Vladimir Boyadzhiev (Владимир Бояджиев; Владимир Бојаџиев, 30 September, 1869 – 3 August, 1956) was a Bulgarian revolutionary, member of the Internal Macedonian-Adrianople Revolutionary Organization (IMARO). On the eve of the Ilinden-Preobrazhenie Uprising, he was appointed director of the schools in Ohrid and was elected to lead the revolutionary committee.

==Biography==
Boyadzhiev was born in 1869 in Ohrid, at that time in the Ottoman Empire.
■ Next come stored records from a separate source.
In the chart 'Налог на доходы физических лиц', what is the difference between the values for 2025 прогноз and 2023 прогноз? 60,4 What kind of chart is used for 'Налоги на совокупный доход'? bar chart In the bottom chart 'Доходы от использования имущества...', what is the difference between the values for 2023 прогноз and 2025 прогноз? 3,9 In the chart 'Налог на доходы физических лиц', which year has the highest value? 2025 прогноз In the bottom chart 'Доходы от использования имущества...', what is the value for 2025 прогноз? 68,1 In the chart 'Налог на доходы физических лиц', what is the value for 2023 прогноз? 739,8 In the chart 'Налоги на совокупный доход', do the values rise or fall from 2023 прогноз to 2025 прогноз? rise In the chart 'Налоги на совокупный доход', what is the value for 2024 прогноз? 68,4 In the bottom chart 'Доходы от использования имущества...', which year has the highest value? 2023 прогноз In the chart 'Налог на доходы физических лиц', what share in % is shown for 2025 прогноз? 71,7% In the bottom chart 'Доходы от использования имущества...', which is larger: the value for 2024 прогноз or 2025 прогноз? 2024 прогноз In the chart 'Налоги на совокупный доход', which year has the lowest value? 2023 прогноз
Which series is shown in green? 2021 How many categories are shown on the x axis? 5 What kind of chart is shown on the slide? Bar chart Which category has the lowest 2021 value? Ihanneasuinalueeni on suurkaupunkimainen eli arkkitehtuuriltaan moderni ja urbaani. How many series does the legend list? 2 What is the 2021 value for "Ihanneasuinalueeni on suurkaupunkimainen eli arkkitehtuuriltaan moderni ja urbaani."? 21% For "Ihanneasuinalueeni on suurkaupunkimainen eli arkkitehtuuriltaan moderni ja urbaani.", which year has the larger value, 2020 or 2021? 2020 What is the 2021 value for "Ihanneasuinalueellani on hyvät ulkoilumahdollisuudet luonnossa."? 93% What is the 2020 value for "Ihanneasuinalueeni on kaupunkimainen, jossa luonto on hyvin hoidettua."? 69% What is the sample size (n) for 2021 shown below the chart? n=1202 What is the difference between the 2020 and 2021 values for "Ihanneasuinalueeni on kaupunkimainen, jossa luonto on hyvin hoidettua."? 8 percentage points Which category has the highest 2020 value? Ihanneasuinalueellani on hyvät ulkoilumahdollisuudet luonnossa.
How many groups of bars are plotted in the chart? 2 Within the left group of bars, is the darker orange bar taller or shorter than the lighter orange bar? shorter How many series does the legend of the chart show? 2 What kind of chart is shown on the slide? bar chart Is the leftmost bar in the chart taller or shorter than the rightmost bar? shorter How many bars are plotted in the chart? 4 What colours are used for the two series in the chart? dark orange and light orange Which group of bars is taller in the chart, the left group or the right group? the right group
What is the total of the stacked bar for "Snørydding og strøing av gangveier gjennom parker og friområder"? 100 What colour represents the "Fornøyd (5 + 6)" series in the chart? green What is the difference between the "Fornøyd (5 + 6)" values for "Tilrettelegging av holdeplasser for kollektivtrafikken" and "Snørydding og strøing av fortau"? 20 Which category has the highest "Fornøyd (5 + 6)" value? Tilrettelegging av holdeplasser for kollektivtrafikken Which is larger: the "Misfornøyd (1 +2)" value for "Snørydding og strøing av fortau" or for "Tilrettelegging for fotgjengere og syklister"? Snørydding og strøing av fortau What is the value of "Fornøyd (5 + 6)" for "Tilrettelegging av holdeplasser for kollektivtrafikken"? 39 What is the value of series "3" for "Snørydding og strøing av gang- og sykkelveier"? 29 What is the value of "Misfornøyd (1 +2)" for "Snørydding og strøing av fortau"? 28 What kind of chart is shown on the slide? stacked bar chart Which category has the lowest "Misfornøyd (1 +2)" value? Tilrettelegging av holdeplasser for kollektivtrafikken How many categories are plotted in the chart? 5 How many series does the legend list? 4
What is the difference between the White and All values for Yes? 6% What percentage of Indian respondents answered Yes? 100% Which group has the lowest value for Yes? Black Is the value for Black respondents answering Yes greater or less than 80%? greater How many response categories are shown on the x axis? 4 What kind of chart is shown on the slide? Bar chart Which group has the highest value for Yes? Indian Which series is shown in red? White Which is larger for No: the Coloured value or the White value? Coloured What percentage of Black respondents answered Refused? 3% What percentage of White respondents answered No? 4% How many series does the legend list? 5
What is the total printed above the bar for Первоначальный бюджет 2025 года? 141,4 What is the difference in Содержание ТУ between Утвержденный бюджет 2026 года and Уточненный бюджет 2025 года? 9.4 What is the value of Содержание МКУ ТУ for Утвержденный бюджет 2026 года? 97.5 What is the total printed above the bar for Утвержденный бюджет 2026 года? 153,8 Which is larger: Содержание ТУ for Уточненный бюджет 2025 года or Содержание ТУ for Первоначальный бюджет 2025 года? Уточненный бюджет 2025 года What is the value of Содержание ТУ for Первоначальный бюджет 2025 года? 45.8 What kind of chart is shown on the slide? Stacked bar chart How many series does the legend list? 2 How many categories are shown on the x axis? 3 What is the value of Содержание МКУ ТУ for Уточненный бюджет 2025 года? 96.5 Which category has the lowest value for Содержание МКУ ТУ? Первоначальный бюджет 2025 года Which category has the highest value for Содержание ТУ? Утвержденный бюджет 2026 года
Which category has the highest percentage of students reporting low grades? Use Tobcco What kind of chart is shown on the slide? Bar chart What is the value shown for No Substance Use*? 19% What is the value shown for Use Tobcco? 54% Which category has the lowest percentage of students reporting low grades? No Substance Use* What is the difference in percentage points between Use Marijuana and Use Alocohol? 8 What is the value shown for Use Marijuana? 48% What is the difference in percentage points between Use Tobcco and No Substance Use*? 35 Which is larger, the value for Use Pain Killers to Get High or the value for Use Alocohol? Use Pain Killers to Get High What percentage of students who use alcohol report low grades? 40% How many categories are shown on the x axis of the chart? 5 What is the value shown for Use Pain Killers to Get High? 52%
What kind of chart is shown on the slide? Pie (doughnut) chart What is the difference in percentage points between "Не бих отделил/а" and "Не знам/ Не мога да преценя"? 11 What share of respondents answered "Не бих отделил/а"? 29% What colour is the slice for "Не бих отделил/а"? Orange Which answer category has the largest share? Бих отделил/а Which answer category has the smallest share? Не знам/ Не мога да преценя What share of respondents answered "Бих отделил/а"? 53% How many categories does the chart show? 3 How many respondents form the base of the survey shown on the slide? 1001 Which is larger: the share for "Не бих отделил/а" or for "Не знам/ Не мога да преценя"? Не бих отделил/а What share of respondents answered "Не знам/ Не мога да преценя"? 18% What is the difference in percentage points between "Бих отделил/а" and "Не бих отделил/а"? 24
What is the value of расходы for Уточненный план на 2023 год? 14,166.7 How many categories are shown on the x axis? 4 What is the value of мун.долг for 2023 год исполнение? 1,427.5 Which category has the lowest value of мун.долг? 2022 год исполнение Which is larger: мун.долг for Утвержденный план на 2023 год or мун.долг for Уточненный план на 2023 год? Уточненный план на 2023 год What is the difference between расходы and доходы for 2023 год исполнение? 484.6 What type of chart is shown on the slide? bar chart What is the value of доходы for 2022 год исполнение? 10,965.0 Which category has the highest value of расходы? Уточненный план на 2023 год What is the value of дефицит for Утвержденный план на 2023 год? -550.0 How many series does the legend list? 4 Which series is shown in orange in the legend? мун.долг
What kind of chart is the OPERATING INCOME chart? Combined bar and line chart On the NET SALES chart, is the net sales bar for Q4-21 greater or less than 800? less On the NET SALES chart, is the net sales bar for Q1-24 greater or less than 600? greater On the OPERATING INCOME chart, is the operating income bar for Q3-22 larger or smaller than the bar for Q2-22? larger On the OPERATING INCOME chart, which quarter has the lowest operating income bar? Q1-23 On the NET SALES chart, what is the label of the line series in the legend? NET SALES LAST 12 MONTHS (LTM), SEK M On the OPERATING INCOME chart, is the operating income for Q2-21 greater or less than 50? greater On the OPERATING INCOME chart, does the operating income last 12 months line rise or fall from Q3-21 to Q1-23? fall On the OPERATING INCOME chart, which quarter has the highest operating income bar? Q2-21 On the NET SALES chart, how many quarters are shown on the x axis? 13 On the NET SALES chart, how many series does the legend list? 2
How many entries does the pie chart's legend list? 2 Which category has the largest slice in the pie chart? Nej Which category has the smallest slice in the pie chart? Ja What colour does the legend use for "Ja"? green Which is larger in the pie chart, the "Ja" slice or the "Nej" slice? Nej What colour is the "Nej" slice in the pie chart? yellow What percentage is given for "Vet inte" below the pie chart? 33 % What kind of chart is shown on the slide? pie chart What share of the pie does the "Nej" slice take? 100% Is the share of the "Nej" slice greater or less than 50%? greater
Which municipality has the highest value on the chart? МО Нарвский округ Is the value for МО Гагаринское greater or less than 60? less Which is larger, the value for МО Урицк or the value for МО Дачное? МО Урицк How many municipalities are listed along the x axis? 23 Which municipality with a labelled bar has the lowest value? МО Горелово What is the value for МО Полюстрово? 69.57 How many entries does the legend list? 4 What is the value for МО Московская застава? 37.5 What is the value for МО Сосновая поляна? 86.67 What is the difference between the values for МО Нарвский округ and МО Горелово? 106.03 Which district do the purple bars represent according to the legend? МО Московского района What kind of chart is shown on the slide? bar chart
In 1893 he graduated in history at the Sofia University in Bulgaria and then went on to work as a teacher in Skopje, Seres, Adrianople and other towns. He taught at the Bulgarian Boy's High School in Adrianople. He joined IMARO and was a member of the Adrianople Revolutionary Committee from 1897 till 1898. Later, he became a member of the District Revolutionary Committee in his hometown Ohrid, where he was a teacher.

After the Ilinden-Preobrazhenie Uprising he was arrested by the Ottoman Authorities in 1904 and in the spring of 1905 was sentenced to four years in prison. He was released due to the general amnesty, announced in 1908 after the Young Turk revolution. Between 1908 and 1912, he taught at the Classical Boys' High School in Bitola. In 1912 he moved to The Kingdom of Bulgaria and became the principal of the High School in Kostenets. Later he taught at the Boys' High School in Pleven (14 years), where he also served as the regional school inspector. Later he became the principal of the High School in Dolni Dabnik. In 1931 he moved to Sofia. Boyadzhiev was awarded the Order of Civil Merit

He had four children, including Elena Boyadzhieva Stantcheva, translator and wife of Bulgarian poet and writer Lachezar Stanchev.